Calling Time On Gang Crime With Phone Apps Course

Mobile Phone Apps‌National social business, Catch22, has over 200 years’ worth of experience in providing services to help people in tough situations to turn their lives around, enabling them to gain new skills and make a positive contribution to society.

Today (Friday January 25) Catch22’s Dawes Unit, based in Red Lion Street, Wolverhampton, will launch the App Entrepreneur Programme (for Android devices); a free training programme teaching its students everything they need to know about creating and marketing new mobile phone applications, or apps.

More than 50 people – including current and former gang members, people at risk of gang involvement and those living in high crime areas – will attend the one-day event, beginning at 11am, held at the University of Wolverhampton, to pitch their phone app ideas to a team of experts.

Those with the best ideas will be asked to create an app development team of two to four people. One member from each team will then attend a free 90 hour course, taught part time over four months, teaching them and their team how to develop and market their app to commercial mobile phone companies.

The course will be taught and backed by technical and support staff from the University of Wolverhampton and the University of Derby, with marketing advice to course attendees coming from business consultancy Sweda of West Bromwich.

Those taking part in the course must be aged 16 to 30, able to commit to completing the course, be unemployed or working less than 16 hours a week and live in the Wolverhampton area.

Matthew Gordon, Project Worker for Catch22, said: “This will be a professionally delivered course, teaching the latest development and marketing techniques concerning mobile phone app technology.

“By the end of this course we hope the teams involved will have developed a marketable phone app from their original idea, ready to be pitched to a mobile phone company or to be promoted as an attractive product online and through social media direct to phone users.”

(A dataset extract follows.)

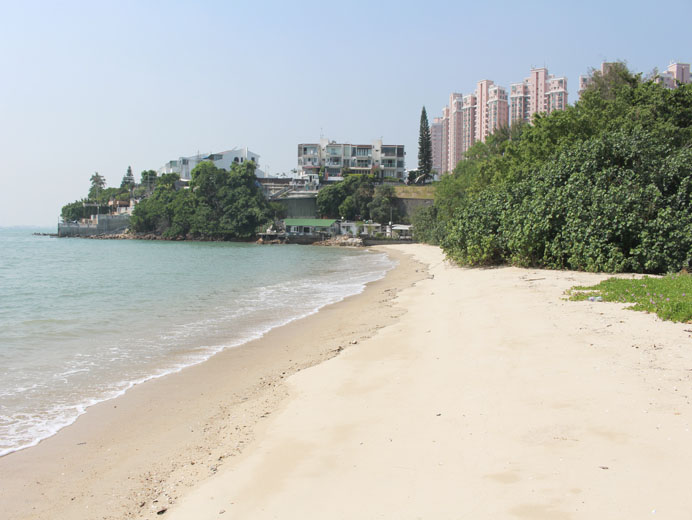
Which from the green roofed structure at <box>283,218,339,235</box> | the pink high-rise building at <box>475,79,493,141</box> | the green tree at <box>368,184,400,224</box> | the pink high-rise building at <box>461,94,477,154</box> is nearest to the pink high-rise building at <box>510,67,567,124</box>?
the pink high-rise building at <box>475,79,493,141</box>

Carlton McDonald is a University of Derby Computing Lecturer, specialising in website development and software engineering. He will be among the judges at Friday’s event selecting the most marketable phone app ideas to go forward and will also teach on the App Entrepreneur Programme.

He added: “Many phone users will have ideas of great apps but have no idea how to go about producing such an app.

“This course, through the vehicle of App Inventor skills, a new and innovative approach to mobile phone development, will excite and empower those attending the course to develop mobile phone apps that enable the best ideas to generate start-up companies, careers and cash.”

Natalie Latham, Student Recruitment Officer at the University of Wolverhampton, said: “We have a strong focus on innovation and entrepreneurship at the University of Wolverhampton, and this programme offers an exciting way to gain new skills in the growing field of mobile phone applications. This will also be a great opportunity for groups of young people who wouldn’t normally consider going to university, to experience a taste of higher education.”

For further information about the Catch22 App Entrepreneur Programme contact Matthew Gordon, Catch22 Project Worker, on 01902 572388 or email: matthew.gordon@catch-22.org.uk More information about Catch22 can be found on its website and on the Dawes Unit.

ENDS

For information about the University of Derby’s involvement in the App Entrepreneur Programme contact Sean Kirby, University of Derby Press and PR Officer , on 01332 591891 or email:s.kirby@derby.ac.uk.

For information on the University of Wolverhampton’s involvement contact Vickie Warren, University of Wolverhampton Media and Communications Manager, on 01902 322736 or email:v.warren@wlv.ac.uk

NOTES TO EDITOR

Catch22 is a forward looking social business with over 200 years’ experience of providing services that help people in tough situations to turn their lives around.

Its programmes help people to steer clear of crime or substance misuse, do the best they can in school or college and develop skills for work, live independently on leaving care or custody, gain new skills and confidence as parents, and play a full part in their community.

n 2011/12 it worked directly with 34,000 young people, families and adult offenders in 150 localities, supporting a further 49,000 young people through national partnership programmes.

Asked what difference Catch22 had made in 2011/12, nearly 93% of the people it supported who responded said they now had hope for the future, 86% had gained in confidence and felt they had more control over their lives, and 83% had achieved more than they expected.